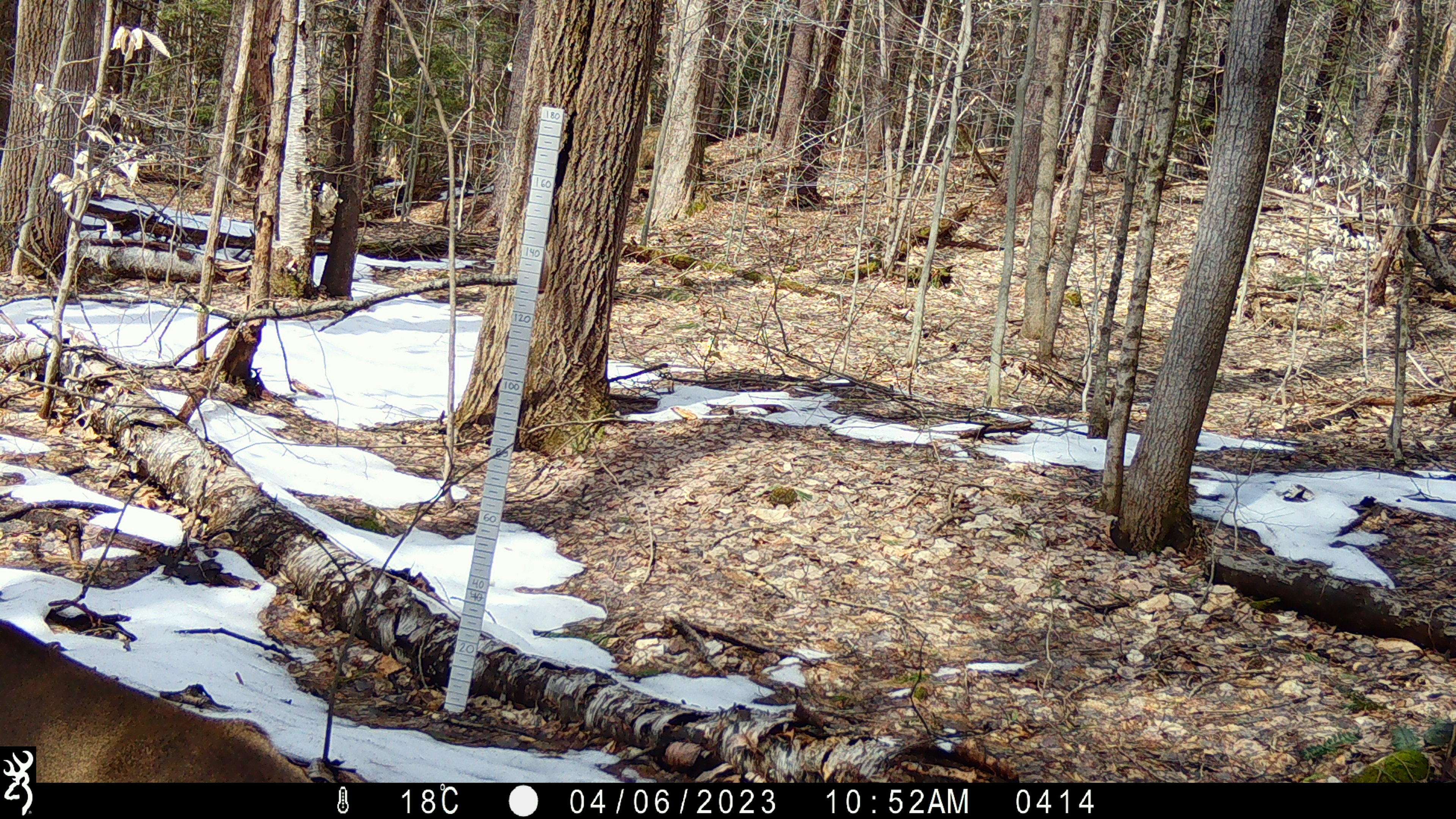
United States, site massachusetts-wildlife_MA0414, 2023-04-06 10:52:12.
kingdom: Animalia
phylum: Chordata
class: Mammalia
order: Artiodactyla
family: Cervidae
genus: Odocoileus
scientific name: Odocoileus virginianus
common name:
* * * *
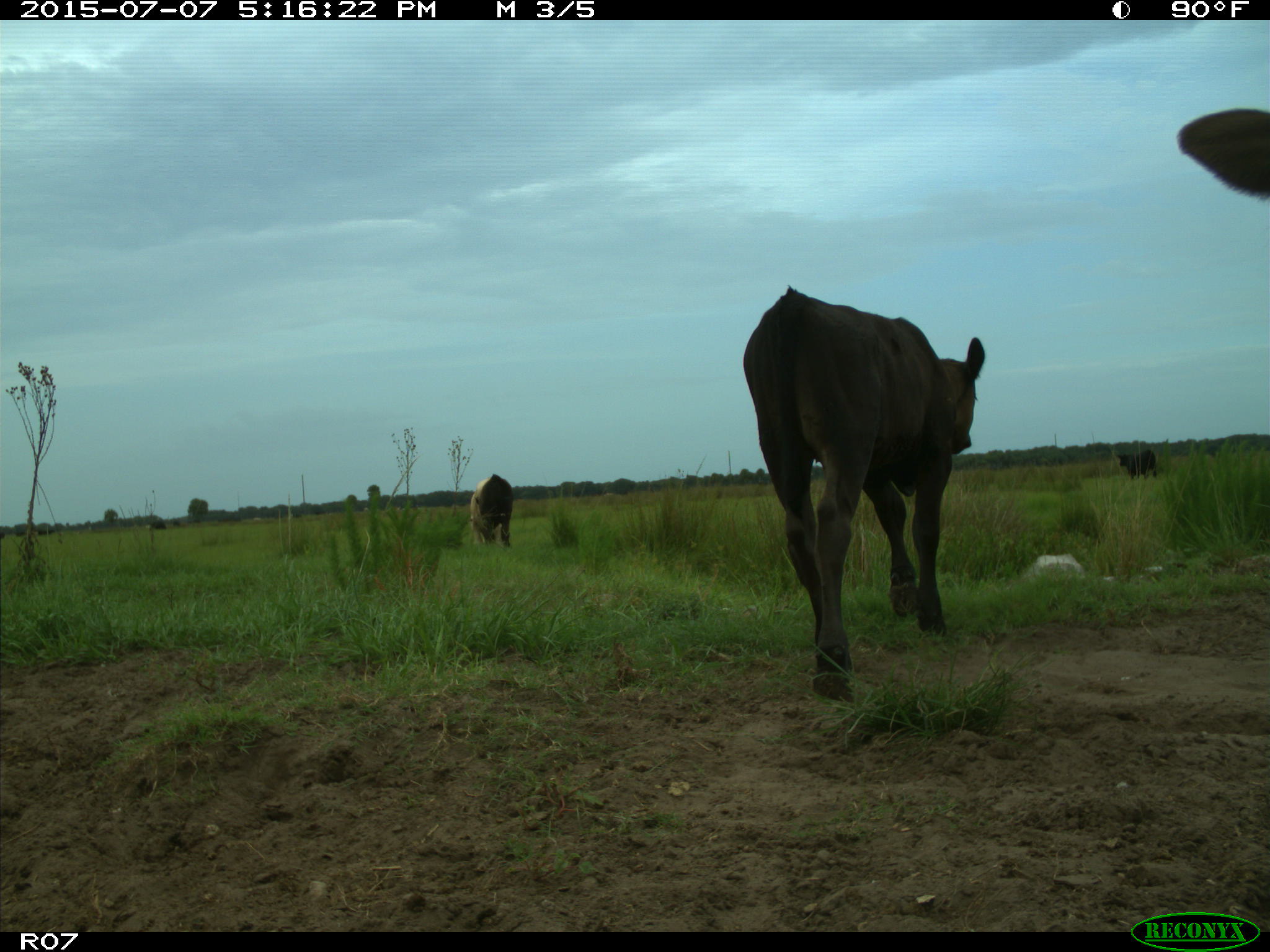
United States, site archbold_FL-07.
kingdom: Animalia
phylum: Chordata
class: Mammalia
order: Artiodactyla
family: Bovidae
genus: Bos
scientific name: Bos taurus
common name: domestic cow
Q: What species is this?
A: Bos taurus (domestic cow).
* * * *
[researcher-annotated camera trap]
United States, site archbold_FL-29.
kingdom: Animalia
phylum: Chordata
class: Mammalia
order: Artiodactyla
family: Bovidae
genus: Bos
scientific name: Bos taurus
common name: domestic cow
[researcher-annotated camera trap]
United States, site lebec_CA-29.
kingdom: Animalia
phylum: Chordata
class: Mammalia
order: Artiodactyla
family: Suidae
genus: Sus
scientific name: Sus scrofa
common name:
* * * *
• PROBLEM STATEMENT
Read through the material above, and whenever a line contains "United", copy it.

• SOLUTION TO THIS PROBLEM
United States, site massachusetts-wildlife_MA0414, 2023-04-06 10:52:12.
United States, site archbold_FL-07.
United States, site archbold_FL-29.
United States, site lebec_CA-29.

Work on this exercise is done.